The Ambassador further noted the high level of regulatory uncertainty, where “rules change everyday which makes it difficult for investors to plan out their risk and rewards.”
She pointed to a survey conducted by the Zimbabwe National Chamber of Commerce (ZNCC), where a staggering 81% of its members reported that corruption had severely undermined the business enabling environment.
“That’s not just for US investors. That’s for Zimbabwean entrepreneurs. It’s making their lives difficult. It raises the cost of doing business and depriving Zimbabwean people of resources that could be used for health, education and infrastructure,” Ambassador Tremont asserted.
She stressed the need for collaborative efforts with the government and other investors to “make Zimbabwe a better investment for everybody.”
These sentiments are echoed in a report tabled in the National Assembly last week by the Parliamentary Portfolio Committee on Industry and Commerce, led by Zaka legislator Clemence Chiduwa.
The report outlined how the government’s taxation framework imposes multiple charges on formal businesses, consuming nearly 5% of their total expenses.
A key point of contention is the Intermediated Money Transfer Tax (IMTT), a 2% levy on electronic transactions, which the report identified as the highest in the region.
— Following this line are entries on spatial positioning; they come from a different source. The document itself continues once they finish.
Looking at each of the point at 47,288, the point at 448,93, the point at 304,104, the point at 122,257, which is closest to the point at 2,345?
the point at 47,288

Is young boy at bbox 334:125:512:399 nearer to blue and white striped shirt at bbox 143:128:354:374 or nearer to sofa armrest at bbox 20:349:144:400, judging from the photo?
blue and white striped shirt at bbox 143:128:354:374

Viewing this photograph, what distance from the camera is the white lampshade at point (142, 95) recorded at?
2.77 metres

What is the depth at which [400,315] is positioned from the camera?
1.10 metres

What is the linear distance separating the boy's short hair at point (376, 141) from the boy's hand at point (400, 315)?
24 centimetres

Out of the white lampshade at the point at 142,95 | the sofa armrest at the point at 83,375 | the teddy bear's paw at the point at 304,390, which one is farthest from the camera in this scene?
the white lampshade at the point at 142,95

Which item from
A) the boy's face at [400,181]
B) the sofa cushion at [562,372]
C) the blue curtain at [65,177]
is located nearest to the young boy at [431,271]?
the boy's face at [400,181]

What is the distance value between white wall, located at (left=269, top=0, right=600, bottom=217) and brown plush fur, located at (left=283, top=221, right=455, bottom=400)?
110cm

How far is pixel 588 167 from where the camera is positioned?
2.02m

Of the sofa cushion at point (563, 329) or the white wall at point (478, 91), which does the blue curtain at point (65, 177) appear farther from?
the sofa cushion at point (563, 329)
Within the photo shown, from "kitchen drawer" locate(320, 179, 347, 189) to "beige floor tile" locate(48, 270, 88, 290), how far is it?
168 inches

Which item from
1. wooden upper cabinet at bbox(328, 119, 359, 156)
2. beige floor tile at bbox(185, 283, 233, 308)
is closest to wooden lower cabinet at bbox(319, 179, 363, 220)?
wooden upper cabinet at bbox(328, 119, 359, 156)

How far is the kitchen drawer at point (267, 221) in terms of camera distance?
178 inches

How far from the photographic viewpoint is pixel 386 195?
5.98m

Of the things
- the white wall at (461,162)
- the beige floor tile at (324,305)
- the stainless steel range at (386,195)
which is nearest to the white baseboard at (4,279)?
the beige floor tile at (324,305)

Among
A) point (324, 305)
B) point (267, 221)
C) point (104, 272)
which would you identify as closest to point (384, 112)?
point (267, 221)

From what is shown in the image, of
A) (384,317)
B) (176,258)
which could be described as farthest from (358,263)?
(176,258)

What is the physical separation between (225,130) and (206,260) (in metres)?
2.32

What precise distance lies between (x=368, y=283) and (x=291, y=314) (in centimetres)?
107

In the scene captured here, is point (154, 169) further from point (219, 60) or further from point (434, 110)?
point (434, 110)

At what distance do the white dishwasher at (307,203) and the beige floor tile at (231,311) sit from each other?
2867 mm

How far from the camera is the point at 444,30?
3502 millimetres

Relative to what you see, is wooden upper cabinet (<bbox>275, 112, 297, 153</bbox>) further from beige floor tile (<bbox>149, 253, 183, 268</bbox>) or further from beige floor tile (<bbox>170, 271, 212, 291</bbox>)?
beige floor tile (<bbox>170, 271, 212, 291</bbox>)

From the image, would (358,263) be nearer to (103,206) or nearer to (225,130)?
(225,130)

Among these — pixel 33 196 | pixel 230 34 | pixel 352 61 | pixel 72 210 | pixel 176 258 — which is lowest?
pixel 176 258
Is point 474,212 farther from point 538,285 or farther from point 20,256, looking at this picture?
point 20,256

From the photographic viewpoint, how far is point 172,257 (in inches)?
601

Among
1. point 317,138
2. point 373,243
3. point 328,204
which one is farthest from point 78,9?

This steep rate, according to the committee, discourages digital payments and pushes economic activity into an unregulated, cash-based system.
The report confirmed Ambassador Tremont’s observation regarding the arduous licensing process. It revealed that running a single supermarket necessitates obtaining over 30 different licenses and permits, each associated with substantial costs and administrative hurdles.
“The formal retail and wholesale sectors are encumbered by an excessive number of licences and permits required to operate legally,” the report noted.
“Running a single supermarket necessitates obtaining over 30 different licences and permits, each associated with significant costs and administrative procedures.
“This complex regulatory framework not only increases operational expenses but also diverts valuable time and resources away from core business activities Consequently, many small and medium-sized enterprises (SMEs) are deterred from formalising their operations, opting instead to remain in the informal sector to avoid these burdens.”
The committee further noted that: “Zimbabwe’s licensing and regulatory environment remains overly complex, with businesses required to comply with multiple, often overlapping, regulations.
“There is a proliferation of statutory instruments (SIs) with an SI enacted on average every 1,43 days in 2024 and this creates uncertainty and increases compliance costs.
“The high cost of regulatory compliance, redundant licensing requirements and fragmented enforcement mechanisms are pushing many businesses into informality.”